Kislow was 19 and still growing when he got shot in the right heel, right arm, head, back and side during fierce fighting in Paktika province. When Kislow awoke from surgery with his right leg gone below the knee, he was angry, then defiant.

"If you lay in bed and feel like you wish you would have died, you're going to die," he said. "If you say, ‘I want to go out there and kick more ass,' you're going to go out there and kick more ass."

Eugene Smallwood felt a little less gung-ho. He watched his foot turn purple a few years ago and knew it couldn't be saved.

"I was so depressed, it was pitiful," said Smallwood, now 61, an Army veteran of the Vietnam era. Like all of the 36 patients at Elsmere's VA medical center who lost limbs last year, he has multiple health problems, including diabetes and peripheral artery disease. "I still get depressed. That's just part of life, I guess."

Members of the Amputee Support Group of Delaware try to help people like Kislow and Smallwood adjust. Regardless of how it happens or at what age, losing a limb has the potential to destroy a life, said Rick Hoffman, who lost his leg in a motorcycle accident in North Carolina.

"The emotional aspect of it is rarely talked about," said Hoffman, who is certified by the Amputee Coalition of America as a "peer group member" and visits with new amputees to offer support. Not everyone is able to adjust. Last spring, one man committed suicide.

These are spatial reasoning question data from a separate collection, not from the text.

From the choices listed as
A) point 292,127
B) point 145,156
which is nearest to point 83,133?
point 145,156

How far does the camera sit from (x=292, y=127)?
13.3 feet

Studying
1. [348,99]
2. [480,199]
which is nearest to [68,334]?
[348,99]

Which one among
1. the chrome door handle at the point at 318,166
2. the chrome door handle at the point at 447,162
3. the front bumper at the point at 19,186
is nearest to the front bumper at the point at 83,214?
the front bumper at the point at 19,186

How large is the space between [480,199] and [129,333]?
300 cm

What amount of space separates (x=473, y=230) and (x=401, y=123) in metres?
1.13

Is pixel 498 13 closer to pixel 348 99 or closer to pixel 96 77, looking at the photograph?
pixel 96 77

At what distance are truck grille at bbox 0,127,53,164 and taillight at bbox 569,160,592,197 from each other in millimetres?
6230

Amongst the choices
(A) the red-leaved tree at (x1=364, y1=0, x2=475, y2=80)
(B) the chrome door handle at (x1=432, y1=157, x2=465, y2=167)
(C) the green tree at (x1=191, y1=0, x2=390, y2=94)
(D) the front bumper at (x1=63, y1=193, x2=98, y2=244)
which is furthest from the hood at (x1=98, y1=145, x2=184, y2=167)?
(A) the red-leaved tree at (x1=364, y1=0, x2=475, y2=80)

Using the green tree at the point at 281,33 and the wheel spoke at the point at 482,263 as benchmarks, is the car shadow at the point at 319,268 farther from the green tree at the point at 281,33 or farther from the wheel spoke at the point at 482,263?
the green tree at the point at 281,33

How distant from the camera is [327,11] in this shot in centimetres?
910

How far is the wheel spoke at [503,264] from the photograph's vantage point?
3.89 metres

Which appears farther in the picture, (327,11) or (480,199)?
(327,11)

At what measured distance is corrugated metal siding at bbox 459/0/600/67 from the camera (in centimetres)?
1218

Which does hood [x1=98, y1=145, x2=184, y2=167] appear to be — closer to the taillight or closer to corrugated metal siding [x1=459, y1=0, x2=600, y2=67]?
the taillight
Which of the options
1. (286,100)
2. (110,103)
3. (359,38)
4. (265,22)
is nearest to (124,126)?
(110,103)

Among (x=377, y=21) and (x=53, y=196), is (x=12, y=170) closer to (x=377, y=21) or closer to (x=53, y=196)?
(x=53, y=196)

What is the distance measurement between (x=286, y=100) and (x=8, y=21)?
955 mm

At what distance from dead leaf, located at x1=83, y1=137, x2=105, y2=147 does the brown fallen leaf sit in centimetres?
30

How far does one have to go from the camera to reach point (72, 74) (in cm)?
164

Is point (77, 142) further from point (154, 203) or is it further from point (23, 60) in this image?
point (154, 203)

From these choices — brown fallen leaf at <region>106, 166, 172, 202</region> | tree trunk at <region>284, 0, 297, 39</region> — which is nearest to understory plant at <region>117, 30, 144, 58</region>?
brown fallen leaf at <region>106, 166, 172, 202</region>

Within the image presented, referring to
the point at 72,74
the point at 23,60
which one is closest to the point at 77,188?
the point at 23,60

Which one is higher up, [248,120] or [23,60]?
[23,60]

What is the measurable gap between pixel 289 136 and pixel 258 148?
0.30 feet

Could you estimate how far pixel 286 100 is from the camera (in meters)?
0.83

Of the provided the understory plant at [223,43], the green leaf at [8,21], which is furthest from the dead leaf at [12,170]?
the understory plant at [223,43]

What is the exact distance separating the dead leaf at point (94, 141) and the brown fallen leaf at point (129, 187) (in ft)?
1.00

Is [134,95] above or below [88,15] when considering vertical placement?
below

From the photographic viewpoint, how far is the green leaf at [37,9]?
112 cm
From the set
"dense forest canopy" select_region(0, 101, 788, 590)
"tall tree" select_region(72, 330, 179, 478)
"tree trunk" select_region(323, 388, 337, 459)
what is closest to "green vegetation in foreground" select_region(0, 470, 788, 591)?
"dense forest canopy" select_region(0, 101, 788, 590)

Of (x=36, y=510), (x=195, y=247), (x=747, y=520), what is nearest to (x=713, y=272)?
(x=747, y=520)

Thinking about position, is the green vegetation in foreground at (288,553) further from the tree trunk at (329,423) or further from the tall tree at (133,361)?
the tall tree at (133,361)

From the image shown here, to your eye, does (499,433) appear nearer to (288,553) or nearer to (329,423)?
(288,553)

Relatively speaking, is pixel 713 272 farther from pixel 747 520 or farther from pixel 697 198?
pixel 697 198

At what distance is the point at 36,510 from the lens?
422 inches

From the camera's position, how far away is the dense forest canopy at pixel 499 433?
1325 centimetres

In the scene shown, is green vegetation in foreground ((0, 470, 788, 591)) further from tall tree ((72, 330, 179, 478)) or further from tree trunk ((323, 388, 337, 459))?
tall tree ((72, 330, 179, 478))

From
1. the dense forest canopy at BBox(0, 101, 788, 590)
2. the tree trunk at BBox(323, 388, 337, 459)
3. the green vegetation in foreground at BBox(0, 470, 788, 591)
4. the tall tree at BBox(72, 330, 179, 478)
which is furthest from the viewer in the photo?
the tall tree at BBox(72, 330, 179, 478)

"Who knows what pressures build up and from which direction?" said Hoffman. "But the peer group can act as a safety valve. If you're having a panic attack at 3 in the morning, you can pick up the phone and talk to someone who's been where you are."

Until a little more than a decade ago, most prosthetics remained fairly rudimentary.

Though advances in the field have been dramatic, most amputees don't qualify for the high-tech artificial limbs, which require candidates who are already very active and function well with an ordinary prosthesis.

Other candidates for the latest prosthetic technology can't afford it. The Proprio foot, which some refer to as "bionic," costs about $15,000 and isn't covered by most private insurance policies. Others — veterans who qualify for the technology and can count on the government to pay for it — think the mechanical limbs are more trouble than they're worth.

"The computer technology is not for everyone," said Stephanie Beaman, a physical therapist at Elsmere's VA medical center. "They have to be tech-savvy to use computerized limbs. ... They have to remember to charge their leg."

And some of the youngest and healthiest war amputees such as Kislow simply push their bodies too hard.

"He's so active, he would probably break it," said Horne, who tried the bionic foot himself, but broke it after just a week. "That's the problem with the new technology — it's great that it's out there, but it's not entirely functional. He would break it. Definitely."